▶ _EXERCISES TO COMPLETE_
A: Answer these questions from the Form 8-K cover page:
(i) What is the date of the report?
(ii) What is the Commission File Number?
(iii) What is the registrant's telephone number?
B: From the Form 8-K cover page, copy the stretch from "Pre-commencement communications pursuant to Rule 14d-2(b)" through "(17 CFR 240.13e-4(c))".

··· EXERCISE PASSAGE ···

UNITED STATES SECURITIES AND EXCHANGE COMMISSION

WASHINGTON, D.C. 20549

 

FORM 8-K

 

CURRENT REPORT

 

PURSUANT TO SECTION 13 OR 15(D)

OF THE SECURITIES EXCHANGE ACT OF 1934

 

Date of Report (Date of earliest event reported):

January 16, 2019

 

Commission File Number: 0-29923

 

CUI Global, Inc.

(Exact Name of registrant as specified in Its Charter)

 

Colorado

84-1463284

(State or jurisdiction of

(I.R.S. Employer

incorporation or organization)

Identification No.)

   

20050 SW 112th Avenue, Tualatin, Oregon

97062

(Address of Principal Executive Offices)

(Zip Code)

 

(503) 612-2300

(Registrant’s telephone number)

 

Check the appropriate box below if the Form 8-K filing is intended to simultaneously satisfy the filing obligation of the registrant under any of the following provisions (see General Instruction A.2. below):

 

 

Written communications pursuant to Rule 425 under the Securities Act (17 CFR 230.425)

 

 

Soliciting material pursuant to Rule 14a-12 under the Exchange Act (17 CFR 240.14a- 12)

 

 

Pre-commencement communications pursuant to Rule 14d-2(b) under the Exchange Act (17 CFR 240.1 4d-2(b))

 

 

Pre-commencement communications pursuant to Rule 13e-4(c) under the Exchange Act (17 CFR 240.13e-4(c))

 

Indicate by check mark whether the registrant is an emerging growth company as defined in Rule 405 of the Securities Act of 1933 (§230.405 of this chapter) or Rule 12b-2 of the Securities Exchange Act of 1934 (§240.12b-2 of this chapter).

··· EXTRACTED DATA ···

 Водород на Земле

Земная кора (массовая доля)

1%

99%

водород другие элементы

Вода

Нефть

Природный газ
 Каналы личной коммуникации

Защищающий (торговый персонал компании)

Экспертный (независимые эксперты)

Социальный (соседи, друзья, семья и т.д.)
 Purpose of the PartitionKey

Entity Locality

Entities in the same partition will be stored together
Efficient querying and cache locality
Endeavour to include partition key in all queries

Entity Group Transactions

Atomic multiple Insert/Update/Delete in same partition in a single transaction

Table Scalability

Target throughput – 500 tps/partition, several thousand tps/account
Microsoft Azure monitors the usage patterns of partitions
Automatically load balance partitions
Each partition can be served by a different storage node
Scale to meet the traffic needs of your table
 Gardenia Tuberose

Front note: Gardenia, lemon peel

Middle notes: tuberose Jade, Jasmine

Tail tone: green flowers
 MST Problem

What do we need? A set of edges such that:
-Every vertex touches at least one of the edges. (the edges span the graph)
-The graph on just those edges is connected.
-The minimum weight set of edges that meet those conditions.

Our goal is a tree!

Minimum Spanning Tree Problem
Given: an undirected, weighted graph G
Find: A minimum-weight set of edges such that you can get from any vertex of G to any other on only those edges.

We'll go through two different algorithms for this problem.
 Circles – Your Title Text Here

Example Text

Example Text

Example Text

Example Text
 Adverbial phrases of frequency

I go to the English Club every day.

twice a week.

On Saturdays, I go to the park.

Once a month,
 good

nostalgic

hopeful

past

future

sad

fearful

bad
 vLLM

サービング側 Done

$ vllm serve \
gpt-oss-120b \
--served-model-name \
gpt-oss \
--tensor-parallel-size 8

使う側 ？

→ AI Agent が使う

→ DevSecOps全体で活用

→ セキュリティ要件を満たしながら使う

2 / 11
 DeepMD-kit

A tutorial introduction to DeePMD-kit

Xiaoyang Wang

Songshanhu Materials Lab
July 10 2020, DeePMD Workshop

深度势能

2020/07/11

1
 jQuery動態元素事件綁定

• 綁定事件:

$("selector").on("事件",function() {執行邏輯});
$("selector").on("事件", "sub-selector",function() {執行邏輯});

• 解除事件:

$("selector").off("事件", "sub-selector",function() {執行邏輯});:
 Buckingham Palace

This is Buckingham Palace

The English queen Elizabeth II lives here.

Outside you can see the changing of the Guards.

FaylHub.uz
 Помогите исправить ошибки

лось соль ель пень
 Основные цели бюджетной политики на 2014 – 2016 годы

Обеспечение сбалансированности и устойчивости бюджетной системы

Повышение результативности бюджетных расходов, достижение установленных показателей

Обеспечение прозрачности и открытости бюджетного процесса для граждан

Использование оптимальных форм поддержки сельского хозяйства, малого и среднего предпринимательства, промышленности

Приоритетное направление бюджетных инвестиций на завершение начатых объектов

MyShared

···

▶ _RESPONSES IN ORDER_
A:
(i) January 16, 2019
(ii) 0-29923
(iii) (503) 612-2300

B:
Pre-commencement communications pursuant to Rule 14d-2(b) under the Exchange Act (17 CFR 240.1 4d-2(b))

 

 

Pre-commencement communications pursuant to Rule 13e-4(c) under the Exchange Act (17 CFR 240.13e-4(c))